===== Supplied data =====
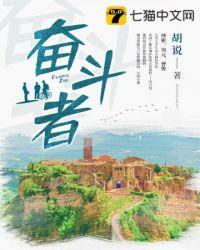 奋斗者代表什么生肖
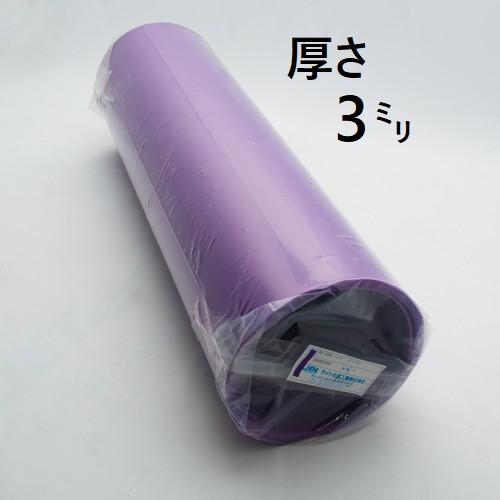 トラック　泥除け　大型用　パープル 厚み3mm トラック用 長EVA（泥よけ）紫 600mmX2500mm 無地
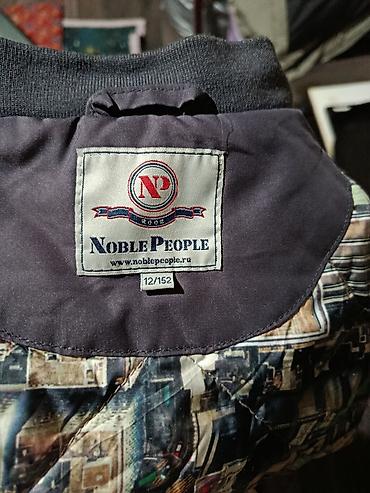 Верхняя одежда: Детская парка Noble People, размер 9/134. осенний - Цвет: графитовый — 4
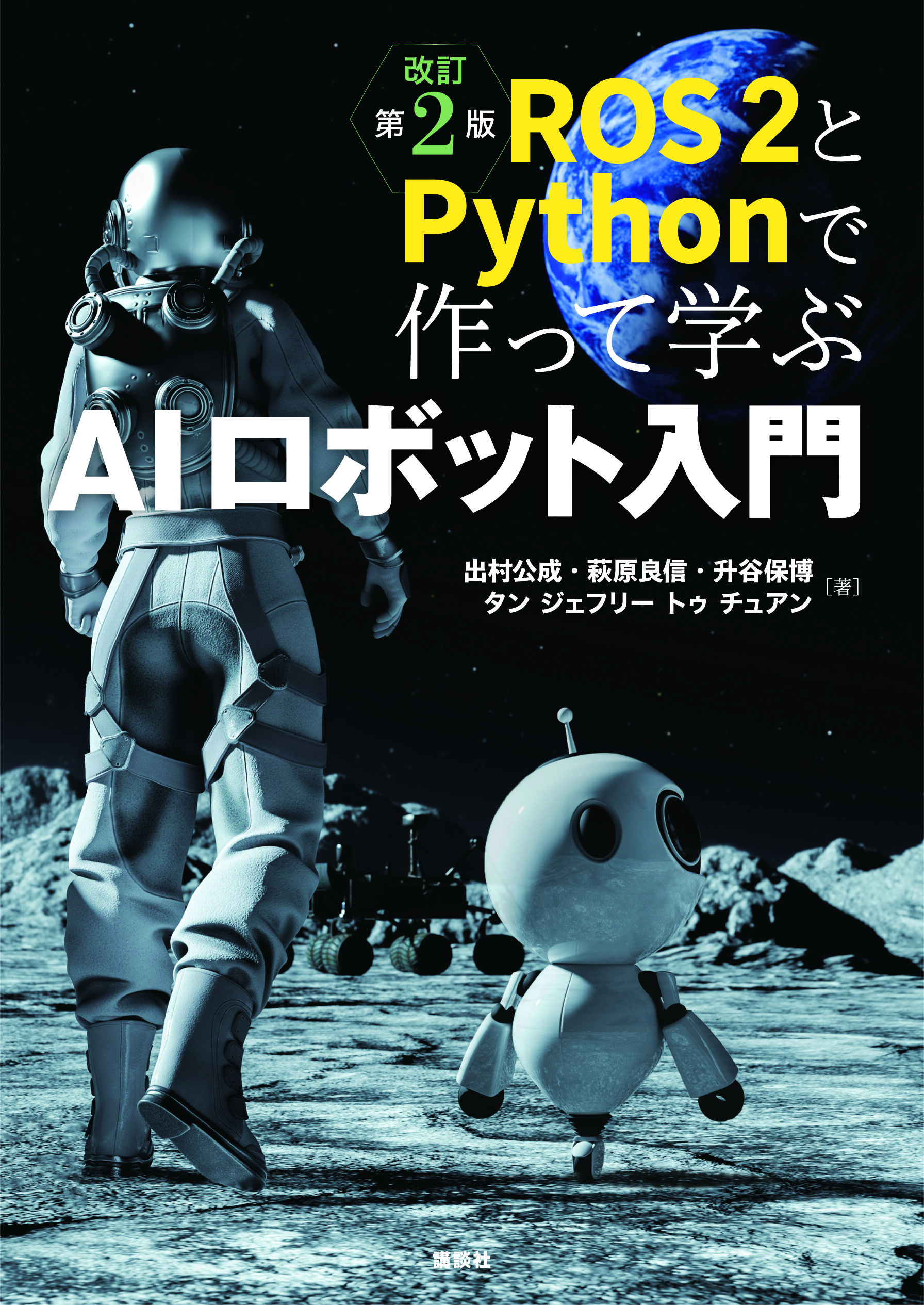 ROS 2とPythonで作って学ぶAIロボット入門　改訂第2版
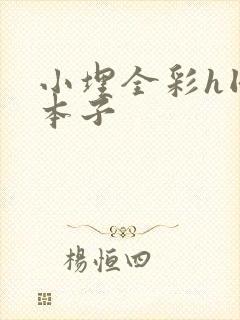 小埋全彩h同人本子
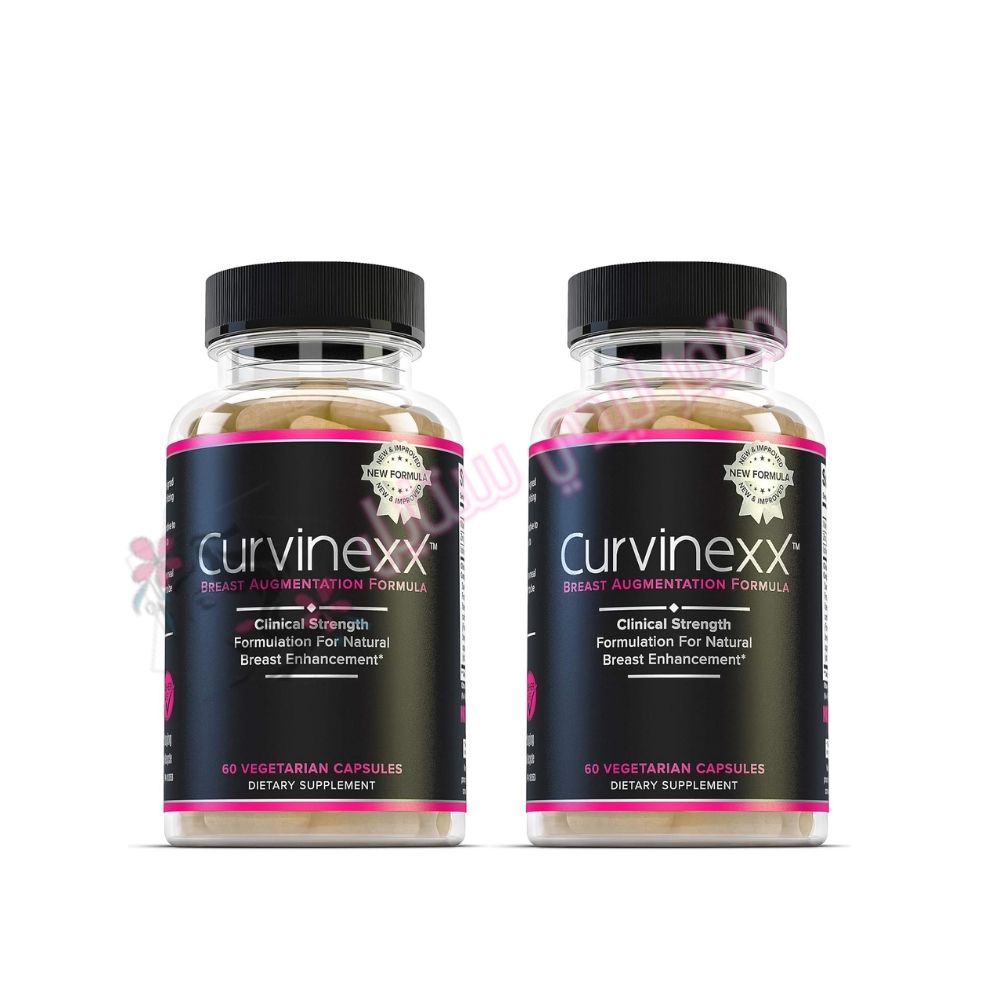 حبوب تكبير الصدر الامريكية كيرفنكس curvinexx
=====
The needed output is the lines from the one with "Верхняя одежда: Детская" through the end of the listing, written out exactly, both ends included, pictures excluded.

Written response:
 Верхняя одежда: Детская парка Noble People, размер 9/134. осенний - Цвет: графитовый — 4
 ROS 2とPythonで作って学ぶAIロボット入門　改訂第2版
 小埋全彩h同人本子
 حبوب تكبير الصدر الامريكية كيرفنكس curvinexx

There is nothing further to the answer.